We move to New York City—me, Dave and our cat—and a new adventure begins. By now, I’ve become well versed in the ways of the bad girls. I’m tougher and stand up for myself, but with a joyful sense of self-confidence. Like a true bad girl, I’ve learned to roll with the punches and look for the pleasure in any situation.
My new role model these days is Mae West, that blonde siren of the silver screen, who brimmed with pure self-love until the day she died. More than any of the other bad girls I’ve researched, Mae is absolute self-invention. And it wasn’t until she was a grown woman of thirty-nine that she arrived in Hollywood to take her first film test. I adore Mae’s wit, heat and toughness. Plus, she was a Brooklyn girl, which is what I’ve become since I started living here.
Mae lived on her own terms, and she willfully ignored her critics and the bad news they delivered. The story goes that during the filming of her first role, a smaller part in Night After Night with George Raft, Mae rewrote all her lines and insisted that the camera pacing give her ample time to work what she called her “extraordinary sex-personality.”

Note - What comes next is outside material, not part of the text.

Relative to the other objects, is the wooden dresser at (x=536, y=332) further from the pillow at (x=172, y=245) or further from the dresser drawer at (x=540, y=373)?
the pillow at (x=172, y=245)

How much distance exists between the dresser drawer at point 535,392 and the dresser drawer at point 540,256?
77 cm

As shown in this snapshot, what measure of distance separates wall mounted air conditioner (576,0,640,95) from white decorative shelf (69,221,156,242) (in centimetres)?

Early in her career, when she was preparing for a show she had written called Sex, the director Edward Elsner slowed her down enough to analyze her style. Stopping Mae in mid-stride, he made her repeat movements to help her understand the ironic comedy her body was producing. He told Mae that her star power came from the way she used her body and voice, that she exuded a strange and amusing charm he had never seen before.
“You have a definite sexual quality, gay and unrepressed. It even mocks you personally,” he said.
“A self-mocking sex quality?” Mae responded. “I mean, does it overshadow the part?”
“You reek with it,” he said. “You have it all over you.”
“Mae,” I say. “Talk to me. Tell me it’s all good. Give me some wisdom to cope.”
And Mae says: “I have never wanted to be anyone other than me. Why would I when half the world was trying to imitate me? There was the time when my fans, from eight to eighty, tried to look like me, to walk like me, act like me, even feel like me. Too bad everybody just can’t be themselves and be happy about it. I am. Remember that once popular song, ‘I love me, I love me’? Baby, that’s me.”
Here I am in New York, the center of the universe. I’ve got my man, my friends and my neighbors all around me. Unlike Mae, though, I’m a simple girl. I carry my groceries home on foot because we don’t own a car, and I’m on the gardening committee of our co-op building. I don't sleep on pink satin sheets.
Yes, life is good. And now I’m learning how to belly dance. I'm shimmying. I would love to have seen Mae do the “Shimmy Shawobble” live. I would have loved to shimmy with her. The soft and fluid sensuality of belly dancing suits me much better than the dramatic stamping of Lola Montez’s flamenco. Like Mae, I know how good it is to be firmly embedded in the skin you’re wriggling around in and loving it.